An interesting social narrative has been lingering since the start of the war in Ukraine -Who should fight, and who will fight?
The military, masculinity and male violence are intangibly linked. Through the social promotion of key ideals of hegemonic masculinity like toughness, force, emotional suppression and competition. Within the strict regime of the military and its core function of being able to enact organised, structured and state-sanctioned violence upon its adversaries. A core parallel between hyper-masculine performance and soldiering has been drawn and entrenched.¹ It is the ‘socially accepted ubiquity’ of these phenomena that continues to entrench the deeply gendered expectations we have about the role of men in armed conflict.² Giving rise to ‘militarised masculinities’, the combat-oriented roles shaped by the influence of hegemonic masculinity upon the state-sanctioned use of violence, and the expectation society has upon men to fulfil these roles.
The war in Ukraine has had and continues to have, tragic impacts on individuals and communities of all genders.
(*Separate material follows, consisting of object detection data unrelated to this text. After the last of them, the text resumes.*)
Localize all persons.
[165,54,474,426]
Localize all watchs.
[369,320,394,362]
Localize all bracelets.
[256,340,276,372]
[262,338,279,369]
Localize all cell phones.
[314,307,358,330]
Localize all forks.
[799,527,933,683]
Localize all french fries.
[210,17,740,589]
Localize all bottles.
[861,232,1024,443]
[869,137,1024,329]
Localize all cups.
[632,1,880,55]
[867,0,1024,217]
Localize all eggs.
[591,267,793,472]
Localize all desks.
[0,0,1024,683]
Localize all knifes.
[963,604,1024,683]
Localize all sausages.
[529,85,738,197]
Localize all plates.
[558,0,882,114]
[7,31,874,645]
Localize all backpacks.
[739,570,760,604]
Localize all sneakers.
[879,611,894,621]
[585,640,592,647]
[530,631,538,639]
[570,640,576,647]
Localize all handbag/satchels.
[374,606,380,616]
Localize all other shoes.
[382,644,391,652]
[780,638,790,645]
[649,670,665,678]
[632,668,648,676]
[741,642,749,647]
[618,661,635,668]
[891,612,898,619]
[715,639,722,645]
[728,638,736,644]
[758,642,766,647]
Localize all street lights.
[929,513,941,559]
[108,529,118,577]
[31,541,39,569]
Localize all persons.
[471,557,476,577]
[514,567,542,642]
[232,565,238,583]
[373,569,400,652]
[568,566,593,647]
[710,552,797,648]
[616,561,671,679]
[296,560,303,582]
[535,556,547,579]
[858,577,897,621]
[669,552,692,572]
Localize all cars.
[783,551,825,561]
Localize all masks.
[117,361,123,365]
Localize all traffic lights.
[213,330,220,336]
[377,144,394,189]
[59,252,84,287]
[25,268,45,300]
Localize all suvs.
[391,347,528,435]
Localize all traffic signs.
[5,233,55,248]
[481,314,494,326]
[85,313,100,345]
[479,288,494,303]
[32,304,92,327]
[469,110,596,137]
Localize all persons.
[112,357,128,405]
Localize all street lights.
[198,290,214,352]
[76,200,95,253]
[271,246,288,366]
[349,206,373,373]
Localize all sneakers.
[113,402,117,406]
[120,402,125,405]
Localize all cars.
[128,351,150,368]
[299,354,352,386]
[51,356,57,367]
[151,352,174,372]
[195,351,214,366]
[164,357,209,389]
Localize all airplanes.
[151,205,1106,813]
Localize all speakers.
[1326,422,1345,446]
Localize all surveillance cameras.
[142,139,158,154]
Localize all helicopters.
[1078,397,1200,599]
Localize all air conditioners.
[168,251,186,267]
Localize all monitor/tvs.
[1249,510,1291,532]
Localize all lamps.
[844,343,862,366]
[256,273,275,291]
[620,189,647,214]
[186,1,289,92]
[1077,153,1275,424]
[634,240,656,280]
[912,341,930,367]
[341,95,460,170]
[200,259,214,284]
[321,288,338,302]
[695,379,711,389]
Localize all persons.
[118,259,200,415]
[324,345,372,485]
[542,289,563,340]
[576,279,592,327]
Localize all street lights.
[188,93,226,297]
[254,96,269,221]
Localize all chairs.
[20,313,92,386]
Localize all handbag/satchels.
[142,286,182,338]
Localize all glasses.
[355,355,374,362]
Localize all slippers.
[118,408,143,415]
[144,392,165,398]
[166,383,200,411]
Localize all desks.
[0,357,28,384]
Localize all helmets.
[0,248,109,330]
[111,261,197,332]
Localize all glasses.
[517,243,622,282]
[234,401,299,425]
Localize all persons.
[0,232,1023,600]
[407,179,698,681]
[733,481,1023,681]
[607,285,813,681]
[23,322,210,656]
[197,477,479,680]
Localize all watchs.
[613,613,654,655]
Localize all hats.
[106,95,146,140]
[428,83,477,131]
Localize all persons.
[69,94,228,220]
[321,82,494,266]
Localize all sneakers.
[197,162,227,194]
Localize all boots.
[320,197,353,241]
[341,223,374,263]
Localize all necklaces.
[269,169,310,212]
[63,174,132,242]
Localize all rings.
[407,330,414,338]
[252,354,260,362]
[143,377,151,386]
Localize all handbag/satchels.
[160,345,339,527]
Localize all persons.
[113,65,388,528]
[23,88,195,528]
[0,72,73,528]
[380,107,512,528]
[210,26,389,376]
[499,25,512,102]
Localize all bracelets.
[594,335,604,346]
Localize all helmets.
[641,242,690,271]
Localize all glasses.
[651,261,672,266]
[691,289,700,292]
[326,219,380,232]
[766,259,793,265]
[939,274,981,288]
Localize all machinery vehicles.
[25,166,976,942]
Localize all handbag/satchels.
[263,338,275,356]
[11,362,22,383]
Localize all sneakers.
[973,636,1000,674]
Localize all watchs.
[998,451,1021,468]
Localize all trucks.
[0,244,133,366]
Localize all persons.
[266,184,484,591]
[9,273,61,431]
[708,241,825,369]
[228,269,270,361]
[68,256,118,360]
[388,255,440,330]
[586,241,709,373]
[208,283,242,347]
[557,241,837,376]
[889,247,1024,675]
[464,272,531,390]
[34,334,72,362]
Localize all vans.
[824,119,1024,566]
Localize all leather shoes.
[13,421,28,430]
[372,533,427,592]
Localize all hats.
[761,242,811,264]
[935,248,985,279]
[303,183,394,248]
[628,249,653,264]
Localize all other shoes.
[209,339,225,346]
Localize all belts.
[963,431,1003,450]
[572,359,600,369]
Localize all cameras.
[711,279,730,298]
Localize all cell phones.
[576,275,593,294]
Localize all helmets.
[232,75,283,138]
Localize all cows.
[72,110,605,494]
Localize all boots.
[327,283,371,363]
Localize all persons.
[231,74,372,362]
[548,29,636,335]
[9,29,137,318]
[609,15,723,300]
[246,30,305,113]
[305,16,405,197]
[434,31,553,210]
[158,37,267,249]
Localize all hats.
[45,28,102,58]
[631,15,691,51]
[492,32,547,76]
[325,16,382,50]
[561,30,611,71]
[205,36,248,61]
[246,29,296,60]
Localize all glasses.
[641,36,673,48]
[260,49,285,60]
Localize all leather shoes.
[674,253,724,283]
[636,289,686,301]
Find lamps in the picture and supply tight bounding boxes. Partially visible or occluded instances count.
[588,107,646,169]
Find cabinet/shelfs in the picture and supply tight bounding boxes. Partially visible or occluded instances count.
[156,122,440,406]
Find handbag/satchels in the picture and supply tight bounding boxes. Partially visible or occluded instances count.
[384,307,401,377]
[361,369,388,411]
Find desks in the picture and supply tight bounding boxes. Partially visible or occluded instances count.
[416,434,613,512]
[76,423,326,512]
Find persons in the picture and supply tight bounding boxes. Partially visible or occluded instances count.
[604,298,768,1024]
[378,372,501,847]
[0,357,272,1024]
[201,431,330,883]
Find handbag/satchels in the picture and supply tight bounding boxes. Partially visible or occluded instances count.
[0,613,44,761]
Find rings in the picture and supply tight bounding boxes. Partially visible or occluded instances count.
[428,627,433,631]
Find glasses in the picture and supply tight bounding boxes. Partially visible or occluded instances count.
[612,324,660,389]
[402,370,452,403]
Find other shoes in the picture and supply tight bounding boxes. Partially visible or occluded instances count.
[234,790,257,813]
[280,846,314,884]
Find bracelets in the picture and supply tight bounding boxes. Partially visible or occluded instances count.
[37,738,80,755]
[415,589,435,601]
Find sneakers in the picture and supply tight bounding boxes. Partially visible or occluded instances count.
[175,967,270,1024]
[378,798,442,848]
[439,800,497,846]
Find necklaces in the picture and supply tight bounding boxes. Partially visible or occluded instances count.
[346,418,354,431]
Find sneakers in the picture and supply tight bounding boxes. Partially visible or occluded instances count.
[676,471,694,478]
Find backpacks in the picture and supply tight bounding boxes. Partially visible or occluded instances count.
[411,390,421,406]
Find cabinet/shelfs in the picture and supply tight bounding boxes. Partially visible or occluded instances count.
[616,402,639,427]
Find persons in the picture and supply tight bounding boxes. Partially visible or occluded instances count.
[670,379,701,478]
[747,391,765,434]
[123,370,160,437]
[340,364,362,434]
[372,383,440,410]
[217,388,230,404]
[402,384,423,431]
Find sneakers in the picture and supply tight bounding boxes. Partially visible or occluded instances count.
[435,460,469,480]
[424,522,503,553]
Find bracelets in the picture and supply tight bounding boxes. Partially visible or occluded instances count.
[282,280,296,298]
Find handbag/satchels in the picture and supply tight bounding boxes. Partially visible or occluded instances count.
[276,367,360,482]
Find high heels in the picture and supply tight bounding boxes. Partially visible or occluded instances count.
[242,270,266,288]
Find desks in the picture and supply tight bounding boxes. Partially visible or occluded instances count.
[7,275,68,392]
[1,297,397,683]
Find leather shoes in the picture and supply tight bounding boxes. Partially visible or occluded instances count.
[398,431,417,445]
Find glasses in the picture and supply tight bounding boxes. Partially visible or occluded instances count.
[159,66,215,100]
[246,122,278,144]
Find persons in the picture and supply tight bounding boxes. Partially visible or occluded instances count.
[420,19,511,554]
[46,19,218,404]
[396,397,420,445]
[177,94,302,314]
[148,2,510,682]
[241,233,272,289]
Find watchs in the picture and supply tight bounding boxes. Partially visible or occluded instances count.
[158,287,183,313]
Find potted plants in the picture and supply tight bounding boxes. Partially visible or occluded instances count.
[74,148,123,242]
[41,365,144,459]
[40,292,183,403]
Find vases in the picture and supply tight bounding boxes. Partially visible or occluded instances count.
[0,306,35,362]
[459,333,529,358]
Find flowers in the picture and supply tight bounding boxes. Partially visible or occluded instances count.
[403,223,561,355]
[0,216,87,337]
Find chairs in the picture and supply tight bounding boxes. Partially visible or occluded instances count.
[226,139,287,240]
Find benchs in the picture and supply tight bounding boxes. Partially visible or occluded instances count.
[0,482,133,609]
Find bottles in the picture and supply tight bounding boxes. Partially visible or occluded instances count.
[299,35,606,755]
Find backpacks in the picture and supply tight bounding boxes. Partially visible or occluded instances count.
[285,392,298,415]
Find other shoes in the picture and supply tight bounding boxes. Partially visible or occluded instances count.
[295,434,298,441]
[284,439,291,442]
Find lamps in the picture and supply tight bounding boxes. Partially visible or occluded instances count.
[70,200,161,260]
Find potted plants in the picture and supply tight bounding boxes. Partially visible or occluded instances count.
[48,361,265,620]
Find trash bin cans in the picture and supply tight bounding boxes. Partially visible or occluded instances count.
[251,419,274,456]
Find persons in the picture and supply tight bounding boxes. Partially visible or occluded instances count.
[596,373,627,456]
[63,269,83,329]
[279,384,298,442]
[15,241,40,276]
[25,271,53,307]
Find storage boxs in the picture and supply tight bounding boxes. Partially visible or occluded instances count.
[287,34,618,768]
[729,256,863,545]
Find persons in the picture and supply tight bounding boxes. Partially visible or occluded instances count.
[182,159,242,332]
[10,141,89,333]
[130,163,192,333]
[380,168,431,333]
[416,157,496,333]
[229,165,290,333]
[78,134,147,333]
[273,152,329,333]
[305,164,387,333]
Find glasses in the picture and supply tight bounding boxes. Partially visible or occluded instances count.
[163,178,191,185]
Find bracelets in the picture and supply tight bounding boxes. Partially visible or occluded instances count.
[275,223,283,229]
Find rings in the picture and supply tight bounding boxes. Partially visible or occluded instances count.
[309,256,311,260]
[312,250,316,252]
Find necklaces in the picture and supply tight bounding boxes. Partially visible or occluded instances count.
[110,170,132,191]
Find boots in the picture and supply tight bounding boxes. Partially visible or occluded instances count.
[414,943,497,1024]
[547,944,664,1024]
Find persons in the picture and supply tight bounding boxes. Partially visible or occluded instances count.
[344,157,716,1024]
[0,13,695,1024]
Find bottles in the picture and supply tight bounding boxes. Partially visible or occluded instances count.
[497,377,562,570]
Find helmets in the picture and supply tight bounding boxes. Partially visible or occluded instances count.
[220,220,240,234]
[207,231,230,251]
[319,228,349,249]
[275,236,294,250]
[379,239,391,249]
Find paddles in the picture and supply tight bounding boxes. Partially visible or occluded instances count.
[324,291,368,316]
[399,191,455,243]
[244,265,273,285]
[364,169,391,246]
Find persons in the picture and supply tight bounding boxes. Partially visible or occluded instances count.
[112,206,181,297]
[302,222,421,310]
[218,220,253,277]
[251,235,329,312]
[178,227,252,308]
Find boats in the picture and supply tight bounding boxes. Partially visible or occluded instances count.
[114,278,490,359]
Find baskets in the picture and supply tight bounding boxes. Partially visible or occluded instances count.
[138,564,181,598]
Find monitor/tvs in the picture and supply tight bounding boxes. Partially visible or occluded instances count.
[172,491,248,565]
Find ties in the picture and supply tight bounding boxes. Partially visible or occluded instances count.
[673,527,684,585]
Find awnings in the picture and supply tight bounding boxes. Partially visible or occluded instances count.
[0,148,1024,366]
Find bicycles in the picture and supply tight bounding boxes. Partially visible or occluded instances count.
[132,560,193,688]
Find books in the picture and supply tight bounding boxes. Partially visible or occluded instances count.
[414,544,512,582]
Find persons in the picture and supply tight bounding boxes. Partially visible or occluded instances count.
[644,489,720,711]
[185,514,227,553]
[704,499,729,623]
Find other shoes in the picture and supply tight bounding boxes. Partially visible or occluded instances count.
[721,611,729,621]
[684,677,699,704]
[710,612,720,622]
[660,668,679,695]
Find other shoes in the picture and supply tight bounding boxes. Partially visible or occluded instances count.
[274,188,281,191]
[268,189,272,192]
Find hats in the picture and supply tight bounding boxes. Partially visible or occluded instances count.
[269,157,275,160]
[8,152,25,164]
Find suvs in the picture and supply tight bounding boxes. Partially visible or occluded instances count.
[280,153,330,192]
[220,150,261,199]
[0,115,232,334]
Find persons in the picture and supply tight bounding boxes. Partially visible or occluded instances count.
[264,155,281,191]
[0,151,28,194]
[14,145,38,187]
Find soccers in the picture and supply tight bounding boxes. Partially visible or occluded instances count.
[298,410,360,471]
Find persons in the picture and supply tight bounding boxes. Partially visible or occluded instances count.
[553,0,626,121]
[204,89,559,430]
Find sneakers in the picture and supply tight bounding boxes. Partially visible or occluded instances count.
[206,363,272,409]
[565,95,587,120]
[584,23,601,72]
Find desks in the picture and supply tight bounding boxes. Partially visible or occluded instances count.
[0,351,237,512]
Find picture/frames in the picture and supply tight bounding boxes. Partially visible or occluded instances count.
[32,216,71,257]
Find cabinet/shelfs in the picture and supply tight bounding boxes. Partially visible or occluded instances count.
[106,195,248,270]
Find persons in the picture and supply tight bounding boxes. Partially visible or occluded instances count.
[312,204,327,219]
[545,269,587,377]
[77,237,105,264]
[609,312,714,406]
Although men are the predominant actors who both conceived and are acting as primary combatants within it. Following the Russian invasion of Ukraine on the 24th of February 2022 Ukrainian men of ‘conscription age’, those between the ages of 18 to 60, have been banned from leaving Ukraine³, and on the 21st of September 2022, Russia’s partial mobilisation of reserve troops began, its first since World War Two.⁴ Both instances clearly display the expectation both states have upon their male populations to be both willing and prepared to engage in combat against each other.
The immediate and popular cause of self-defence for the Ukrainian population naturally led to thousands of men heading to recruitment centres following the invasion. Similarly, Russia’s mobilisation also saw a significant increase in its fighting force.⁵ However, these decrees also saw a significant reaction from large numbers of both the Ukrainian and Russian ‘fighting age’ male populations who did not want to fight. It is estimated that since these events over 760,000 Ukrainian men of ‘conscription age’ have left Ukraine for the EU⁶, and upwards of 700,000 Russians have fled to neighbouring states since the mobilisation declaration.⁷
Of course, how you view masculinity and gender roles is crucial to your interpretation of this phenomenon. We know that in times of conflict, one expectation has remained almost exclusively consistent when it comes to gender roles and the expected performances associated with these - Men do the vast majority, if not all, of the combat fighting. The heightened media attention towards the vast numbers of men leaving Ukraine and Russia as a phenomenon that is crucially different to that of Ukrainian refugees leaving the country is endemic to the wider gendered expectation that these men should be engaged in the war, and not trying to avoid it. Although, beyond this wider response there has been a noticeable difference in how men fleeing Ukraine are being perceived as compared to the men fleeing Russia.
Core media reporting surrounding men fleeing Ukraine is awash with loaded terms such as ‘draft dodgers’⁸‧⁹‧¹º and ‘deserters’,¹¹‧¹² and places a key focus on the reality that Ukraine is struggling to meet its demand for soldiers. Whereas reports originating from similar outlets and locations term men leaving Russia as ‘fleeing conscription’¹³ and “fleeing Putin’s war”¹⁴, and place a greater emphasis on the plight of Russian men at an individual level to escape, separating them from the Russian state.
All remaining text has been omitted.